The third factor is popular mobilization. It’s not a coincidence that the two European countries where the radical left has taken off are Greece and Spain, namely the countries that have seen the strongest popular mobilizations in recent years. In Spain they had the indignados movement, whereas in Greece there was a deeper and socially more diverse movement.

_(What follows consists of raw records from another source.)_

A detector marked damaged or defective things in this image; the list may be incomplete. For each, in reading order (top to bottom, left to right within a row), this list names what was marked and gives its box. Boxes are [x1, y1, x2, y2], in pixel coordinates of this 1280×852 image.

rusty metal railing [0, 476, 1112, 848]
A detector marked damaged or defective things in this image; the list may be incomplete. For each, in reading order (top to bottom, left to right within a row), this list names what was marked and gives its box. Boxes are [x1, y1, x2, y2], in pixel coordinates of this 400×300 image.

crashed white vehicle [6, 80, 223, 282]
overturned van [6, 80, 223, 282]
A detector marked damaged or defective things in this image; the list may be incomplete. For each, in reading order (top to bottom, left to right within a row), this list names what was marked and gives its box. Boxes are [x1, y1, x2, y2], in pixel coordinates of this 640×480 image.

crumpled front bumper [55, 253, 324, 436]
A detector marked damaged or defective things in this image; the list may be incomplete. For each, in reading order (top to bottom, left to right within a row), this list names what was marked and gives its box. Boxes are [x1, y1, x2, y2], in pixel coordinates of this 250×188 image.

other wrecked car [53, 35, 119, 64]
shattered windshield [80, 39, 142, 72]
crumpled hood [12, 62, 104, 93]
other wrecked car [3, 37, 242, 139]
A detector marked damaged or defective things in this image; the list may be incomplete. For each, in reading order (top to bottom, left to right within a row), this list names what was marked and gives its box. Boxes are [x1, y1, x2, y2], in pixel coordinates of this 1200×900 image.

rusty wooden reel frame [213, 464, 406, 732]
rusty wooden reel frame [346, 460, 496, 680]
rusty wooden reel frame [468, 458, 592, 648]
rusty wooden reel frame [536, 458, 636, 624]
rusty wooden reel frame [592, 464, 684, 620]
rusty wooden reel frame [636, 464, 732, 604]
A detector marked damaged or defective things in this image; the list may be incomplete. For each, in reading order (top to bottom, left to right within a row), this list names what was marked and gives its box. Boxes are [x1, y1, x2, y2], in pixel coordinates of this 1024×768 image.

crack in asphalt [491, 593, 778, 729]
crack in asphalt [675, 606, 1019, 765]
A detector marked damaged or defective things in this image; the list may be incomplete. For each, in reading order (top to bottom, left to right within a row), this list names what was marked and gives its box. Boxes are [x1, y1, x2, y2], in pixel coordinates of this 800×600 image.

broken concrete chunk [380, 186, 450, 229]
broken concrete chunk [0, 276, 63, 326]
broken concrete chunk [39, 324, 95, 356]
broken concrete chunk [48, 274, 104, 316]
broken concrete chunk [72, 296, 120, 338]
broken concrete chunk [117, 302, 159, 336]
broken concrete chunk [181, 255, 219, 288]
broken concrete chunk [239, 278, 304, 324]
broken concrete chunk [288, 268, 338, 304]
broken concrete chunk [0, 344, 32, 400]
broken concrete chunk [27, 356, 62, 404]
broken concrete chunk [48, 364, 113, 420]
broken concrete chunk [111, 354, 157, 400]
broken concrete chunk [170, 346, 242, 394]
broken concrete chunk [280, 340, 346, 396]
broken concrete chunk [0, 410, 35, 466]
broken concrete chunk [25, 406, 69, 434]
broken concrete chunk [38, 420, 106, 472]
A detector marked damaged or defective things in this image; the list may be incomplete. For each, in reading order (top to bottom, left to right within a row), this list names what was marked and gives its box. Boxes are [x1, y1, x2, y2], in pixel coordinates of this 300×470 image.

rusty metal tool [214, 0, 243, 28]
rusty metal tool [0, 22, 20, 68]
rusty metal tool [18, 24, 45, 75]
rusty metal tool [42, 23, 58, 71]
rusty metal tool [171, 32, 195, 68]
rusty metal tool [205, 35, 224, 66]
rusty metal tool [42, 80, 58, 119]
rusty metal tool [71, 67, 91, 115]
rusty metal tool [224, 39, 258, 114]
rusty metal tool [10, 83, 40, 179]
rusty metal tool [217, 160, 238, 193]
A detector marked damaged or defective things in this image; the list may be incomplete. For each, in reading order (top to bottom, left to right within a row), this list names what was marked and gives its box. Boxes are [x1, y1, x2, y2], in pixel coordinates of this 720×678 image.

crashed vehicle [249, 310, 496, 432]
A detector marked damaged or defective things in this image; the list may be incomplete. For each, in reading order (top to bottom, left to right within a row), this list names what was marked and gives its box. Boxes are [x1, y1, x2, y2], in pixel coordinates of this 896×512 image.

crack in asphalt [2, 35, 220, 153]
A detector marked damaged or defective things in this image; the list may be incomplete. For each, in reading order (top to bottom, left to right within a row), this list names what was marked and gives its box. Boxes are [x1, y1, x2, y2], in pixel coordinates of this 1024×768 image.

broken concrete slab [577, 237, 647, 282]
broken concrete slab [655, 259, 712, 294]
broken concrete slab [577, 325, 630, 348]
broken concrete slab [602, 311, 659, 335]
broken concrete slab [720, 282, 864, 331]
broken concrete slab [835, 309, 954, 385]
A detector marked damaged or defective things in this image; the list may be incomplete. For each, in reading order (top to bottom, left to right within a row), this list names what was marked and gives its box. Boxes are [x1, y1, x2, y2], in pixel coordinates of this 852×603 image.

Most of the forces that have freed themselves of the traditional forms of political representational binds have turned toward the radical Left, while part of society that has remained outside of this dynamic has turned to abstention, which also rose very significantly since the start of the crisis, or toward the extreme right, namely the neo-Nazi Golden Dawn party.
And … it has proven concretely and practically able to commit itself to the social movements and collective actions …. It has done so at the same time as respecting these movements’ autonomy, including the most novel and spontaneous forms of mobilization. For example, it supported the city square occupations movements we saw in 2011, whereas KKE denounced this movement as “anti-political” and accused it of being dominated by petty-bourgeois and anticommunist elements.
… Syriza took off in the opinion polls only in the last few weeks of the 2012 electoral campaign. The real breakthrough came when Tsipras focused his discourse on the theme of constituting an “anti-austerity government of the Left” now, which he presented as an alliance proposal reaching out to the KKE, the far left, the parliamentary left, and the small dissident elements of Pasok.
That’s what literally changed the course of the electoral campaign, setting a whole new agenda. That was when we began to hear a stir — it was almost something physical — and Syriza’s polling numbers soared. From that moment onward, the other parties had to react to Syriza’s offer, which had emerged as a concrete political perspective — indeed, one within reach — allowing Greece to shake off the yoke of the memorandums and the troika. …
[O]ne of the most significant initiatives taken by Syriza, between the May and June 2012 elections1, was to call a kind of general assembly of the movements in a dialogue with the leadership of Syriza. It was an absolutely extraordinary event.”
Commenting on a particular organisational feature reflecting its history of evolution, Kouvelakis said,
“[W]ithin Syriza there is a practical approach allowing the coexistence of different political cultures. I would say that Syriza is a hybrid party, a synthesis party, with one foot in the tradition of the Greek Communist movement and its other foot in the novel forms of radicalism that have emerged in this new period.”
Syriza allows factions (e.g., the Left Platform, the International Marxist Tendency) to operate with their respective leaderships and representatives in the Central Committee and they are free to air their differences in public2. This is a new experiment on a large scale. The system will be put to a very hard test now that the party is in power, with erstwhile theoretical debates transforming themselves into practical-political struggles between factions on urgent issues of running the affairs of the state.
A Bold Beginning
For the first time the vast majority of MPs took the civic oath -- not to God but to the constitution. Also the symbolism of the new Prime Minister visiting a monument to communist fighters executed by the Nazis on May 1 1944 and the barricades coming down outside the Greek parliament was really refreshing. The same holds true for the announcement that the state’s luxury car fleet will be sold out and ministers will travel in economy class or use their own cars.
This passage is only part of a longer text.